Besides the price of justice being utterly besides the point ("It's going to cost $10 million dollars to prosecute this murder?! Pass."), this also undermines the previous argument. If its true that "there’s something obviously unjust about a sport that forces people to cheat to compete" than surely justice requires the enforcement of rules (or the abolition of rules you cannot enforce cheaply?).
"There’s something disproportionate about it. We’re talking about a bicycle race, after all."
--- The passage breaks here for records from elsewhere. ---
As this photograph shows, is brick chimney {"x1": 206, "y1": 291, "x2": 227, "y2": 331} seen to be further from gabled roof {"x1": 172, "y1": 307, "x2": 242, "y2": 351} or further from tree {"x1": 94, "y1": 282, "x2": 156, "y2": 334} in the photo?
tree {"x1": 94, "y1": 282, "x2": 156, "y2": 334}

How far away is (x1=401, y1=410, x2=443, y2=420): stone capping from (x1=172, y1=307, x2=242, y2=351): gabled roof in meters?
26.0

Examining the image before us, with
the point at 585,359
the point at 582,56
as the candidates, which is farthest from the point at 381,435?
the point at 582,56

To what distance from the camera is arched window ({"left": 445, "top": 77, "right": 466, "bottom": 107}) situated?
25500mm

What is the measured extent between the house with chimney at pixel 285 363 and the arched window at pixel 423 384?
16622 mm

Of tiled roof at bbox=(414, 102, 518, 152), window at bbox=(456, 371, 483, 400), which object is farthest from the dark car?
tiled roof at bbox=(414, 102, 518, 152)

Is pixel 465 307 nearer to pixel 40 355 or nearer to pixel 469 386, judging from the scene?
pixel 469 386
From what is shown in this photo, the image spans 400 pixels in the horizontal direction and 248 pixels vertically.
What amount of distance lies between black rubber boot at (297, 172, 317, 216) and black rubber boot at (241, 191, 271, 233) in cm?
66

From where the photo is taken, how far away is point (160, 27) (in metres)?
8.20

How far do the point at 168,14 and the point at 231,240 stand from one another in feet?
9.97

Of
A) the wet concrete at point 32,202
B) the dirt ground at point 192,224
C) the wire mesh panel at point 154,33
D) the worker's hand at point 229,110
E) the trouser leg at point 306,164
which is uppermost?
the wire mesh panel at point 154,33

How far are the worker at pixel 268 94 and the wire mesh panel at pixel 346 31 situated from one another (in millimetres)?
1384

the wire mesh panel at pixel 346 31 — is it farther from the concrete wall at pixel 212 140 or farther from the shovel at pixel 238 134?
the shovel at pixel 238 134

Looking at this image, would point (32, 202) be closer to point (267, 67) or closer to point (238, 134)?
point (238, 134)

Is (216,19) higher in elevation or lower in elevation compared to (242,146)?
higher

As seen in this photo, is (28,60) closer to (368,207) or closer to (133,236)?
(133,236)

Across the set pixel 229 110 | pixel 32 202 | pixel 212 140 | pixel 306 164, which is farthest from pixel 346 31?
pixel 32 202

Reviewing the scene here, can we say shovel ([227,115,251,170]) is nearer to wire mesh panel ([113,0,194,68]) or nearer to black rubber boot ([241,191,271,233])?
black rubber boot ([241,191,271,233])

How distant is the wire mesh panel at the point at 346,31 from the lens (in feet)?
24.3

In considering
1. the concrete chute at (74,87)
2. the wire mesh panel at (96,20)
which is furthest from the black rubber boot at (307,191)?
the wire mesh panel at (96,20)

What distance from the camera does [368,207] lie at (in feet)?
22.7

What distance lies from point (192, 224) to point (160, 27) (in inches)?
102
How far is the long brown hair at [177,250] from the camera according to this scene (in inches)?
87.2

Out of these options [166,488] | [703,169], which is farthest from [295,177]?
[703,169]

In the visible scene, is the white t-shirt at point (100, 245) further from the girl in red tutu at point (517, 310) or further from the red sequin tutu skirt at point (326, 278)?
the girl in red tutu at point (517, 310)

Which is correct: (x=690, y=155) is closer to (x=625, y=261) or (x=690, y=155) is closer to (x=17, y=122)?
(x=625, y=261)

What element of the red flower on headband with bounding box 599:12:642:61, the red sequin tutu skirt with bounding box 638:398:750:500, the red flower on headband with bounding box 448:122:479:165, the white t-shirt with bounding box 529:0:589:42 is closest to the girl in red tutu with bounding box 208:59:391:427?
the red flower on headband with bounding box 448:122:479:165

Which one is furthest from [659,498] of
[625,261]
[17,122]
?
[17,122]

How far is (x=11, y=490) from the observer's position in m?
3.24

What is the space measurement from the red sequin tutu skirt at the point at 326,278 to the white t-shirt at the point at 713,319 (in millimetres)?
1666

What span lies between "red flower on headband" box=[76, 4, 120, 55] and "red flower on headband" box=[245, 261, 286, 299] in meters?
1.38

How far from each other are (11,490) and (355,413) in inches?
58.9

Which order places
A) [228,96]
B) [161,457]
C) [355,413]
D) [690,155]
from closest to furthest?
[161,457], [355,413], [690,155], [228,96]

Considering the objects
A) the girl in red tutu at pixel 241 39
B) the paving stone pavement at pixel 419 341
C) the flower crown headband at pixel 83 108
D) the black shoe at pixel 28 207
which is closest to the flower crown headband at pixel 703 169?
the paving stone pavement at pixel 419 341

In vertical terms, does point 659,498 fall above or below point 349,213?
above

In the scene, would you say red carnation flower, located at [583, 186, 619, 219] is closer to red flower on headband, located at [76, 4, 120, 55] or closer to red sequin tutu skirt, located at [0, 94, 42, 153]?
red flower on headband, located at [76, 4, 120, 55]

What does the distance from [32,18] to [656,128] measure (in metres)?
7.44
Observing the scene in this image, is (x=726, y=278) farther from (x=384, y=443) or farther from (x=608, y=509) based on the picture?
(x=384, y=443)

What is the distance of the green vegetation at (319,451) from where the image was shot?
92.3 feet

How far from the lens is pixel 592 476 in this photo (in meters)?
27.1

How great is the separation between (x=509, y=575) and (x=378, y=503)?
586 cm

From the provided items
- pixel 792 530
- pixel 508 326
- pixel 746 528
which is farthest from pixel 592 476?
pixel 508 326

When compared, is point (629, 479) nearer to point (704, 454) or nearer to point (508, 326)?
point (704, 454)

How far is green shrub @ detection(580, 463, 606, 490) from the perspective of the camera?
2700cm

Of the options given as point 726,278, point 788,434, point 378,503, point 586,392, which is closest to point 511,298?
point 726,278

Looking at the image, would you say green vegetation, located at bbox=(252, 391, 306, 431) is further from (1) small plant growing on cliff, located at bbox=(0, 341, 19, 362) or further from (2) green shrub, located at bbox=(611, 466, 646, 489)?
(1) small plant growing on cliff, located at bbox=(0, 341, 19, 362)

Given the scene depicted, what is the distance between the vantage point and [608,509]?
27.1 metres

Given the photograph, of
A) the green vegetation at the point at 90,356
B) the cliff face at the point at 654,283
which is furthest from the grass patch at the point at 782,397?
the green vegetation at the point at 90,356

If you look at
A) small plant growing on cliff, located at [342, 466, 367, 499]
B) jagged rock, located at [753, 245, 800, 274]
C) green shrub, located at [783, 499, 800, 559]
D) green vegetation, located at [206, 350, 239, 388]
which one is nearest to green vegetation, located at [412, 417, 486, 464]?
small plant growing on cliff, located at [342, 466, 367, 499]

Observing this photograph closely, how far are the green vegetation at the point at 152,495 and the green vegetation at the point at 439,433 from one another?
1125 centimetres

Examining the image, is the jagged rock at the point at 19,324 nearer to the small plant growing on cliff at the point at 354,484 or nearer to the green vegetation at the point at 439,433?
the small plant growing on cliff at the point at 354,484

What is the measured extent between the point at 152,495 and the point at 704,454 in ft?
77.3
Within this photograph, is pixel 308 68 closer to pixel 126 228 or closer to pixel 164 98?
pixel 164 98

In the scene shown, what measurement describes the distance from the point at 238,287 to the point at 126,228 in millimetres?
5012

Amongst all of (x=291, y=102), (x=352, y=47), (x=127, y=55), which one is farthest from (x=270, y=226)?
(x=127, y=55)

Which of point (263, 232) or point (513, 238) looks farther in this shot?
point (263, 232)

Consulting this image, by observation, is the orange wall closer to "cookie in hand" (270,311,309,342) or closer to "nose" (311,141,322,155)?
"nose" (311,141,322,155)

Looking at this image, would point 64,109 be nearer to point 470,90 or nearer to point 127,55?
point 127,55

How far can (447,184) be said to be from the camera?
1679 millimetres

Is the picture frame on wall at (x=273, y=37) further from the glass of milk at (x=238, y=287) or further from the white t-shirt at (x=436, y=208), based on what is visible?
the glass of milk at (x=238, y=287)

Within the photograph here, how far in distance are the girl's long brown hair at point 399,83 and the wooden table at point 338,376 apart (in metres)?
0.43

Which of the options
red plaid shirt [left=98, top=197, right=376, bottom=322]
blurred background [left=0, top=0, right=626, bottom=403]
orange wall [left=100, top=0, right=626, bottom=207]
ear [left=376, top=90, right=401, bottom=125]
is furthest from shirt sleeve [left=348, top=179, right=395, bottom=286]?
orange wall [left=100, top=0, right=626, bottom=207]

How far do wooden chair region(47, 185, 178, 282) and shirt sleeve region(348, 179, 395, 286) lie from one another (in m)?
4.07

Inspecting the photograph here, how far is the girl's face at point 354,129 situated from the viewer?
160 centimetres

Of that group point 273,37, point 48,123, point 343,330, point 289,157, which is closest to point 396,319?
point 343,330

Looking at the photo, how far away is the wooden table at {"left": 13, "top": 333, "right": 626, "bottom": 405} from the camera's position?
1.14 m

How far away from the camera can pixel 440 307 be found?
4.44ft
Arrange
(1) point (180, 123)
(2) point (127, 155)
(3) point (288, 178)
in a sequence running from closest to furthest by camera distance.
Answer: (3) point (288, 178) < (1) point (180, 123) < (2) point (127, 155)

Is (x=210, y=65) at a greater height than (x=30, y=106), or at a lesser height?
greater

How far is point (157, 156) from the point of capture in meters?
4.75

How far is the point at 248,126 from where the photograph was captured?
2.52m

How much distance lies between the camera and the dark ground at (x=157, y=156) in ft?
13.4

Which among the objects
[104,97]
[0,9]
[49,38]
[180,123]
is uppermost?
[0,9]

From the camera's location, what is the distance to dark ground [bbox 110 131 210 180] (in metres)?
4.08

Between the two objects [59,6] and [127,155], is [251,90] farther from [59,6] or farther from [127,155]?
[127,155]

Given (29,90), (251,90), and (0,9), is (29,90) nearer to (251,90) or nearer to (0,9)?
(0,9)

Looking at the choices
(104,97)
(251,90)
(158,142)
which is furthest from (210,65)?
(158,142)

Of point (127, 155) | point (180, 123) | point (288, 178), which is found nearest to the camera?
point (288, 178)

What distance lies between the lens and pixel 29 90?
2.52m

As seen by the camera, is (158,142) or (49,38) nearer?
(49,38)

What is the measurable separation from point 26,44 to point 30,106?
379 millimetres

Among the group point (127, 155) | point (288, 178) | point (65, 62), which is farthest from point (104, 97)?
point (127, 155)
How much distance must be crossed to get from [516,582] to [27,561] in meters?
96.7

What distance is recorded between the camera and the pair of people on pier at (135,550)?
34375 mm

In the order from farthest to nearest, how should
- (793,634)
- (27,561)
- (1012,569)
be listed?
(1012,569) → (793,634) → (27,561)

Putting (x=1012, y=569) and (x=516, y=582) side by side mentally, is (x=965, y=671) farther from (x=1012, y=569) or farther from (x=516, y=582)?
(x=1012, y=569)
Tell that to all his victims, the non-cheaters, the teammates and the journalists whose lives and reputations he's attacked for nothing more than his own personal gain. I don't doubt that he's done many other great things, but that doesn't change a thing about all the harm he's caused.
Have a nice day.
But Armstrong's conduct to the people around him was cruel and certainly far beyond what was necessary to defend himself. On the other hand, he helped many people stricken with cancer. It is beyond human understanding to weigh one against the other. This is a case where the biblical injunction to judge not, lest we be judged is most appropriate.
Perhaps there could be a yellow tinge to such posts, so we can be warned of the onset of some sports pages.Some might wish the dope testing of all London cyclists, perhaps the silenced charities for the disabled and those unsettled on a footway near you...but let us return to the texts, particularly The Third Policeman and Alfred Jarry's Supermale, both about the implications of mechanising and systematising the male body.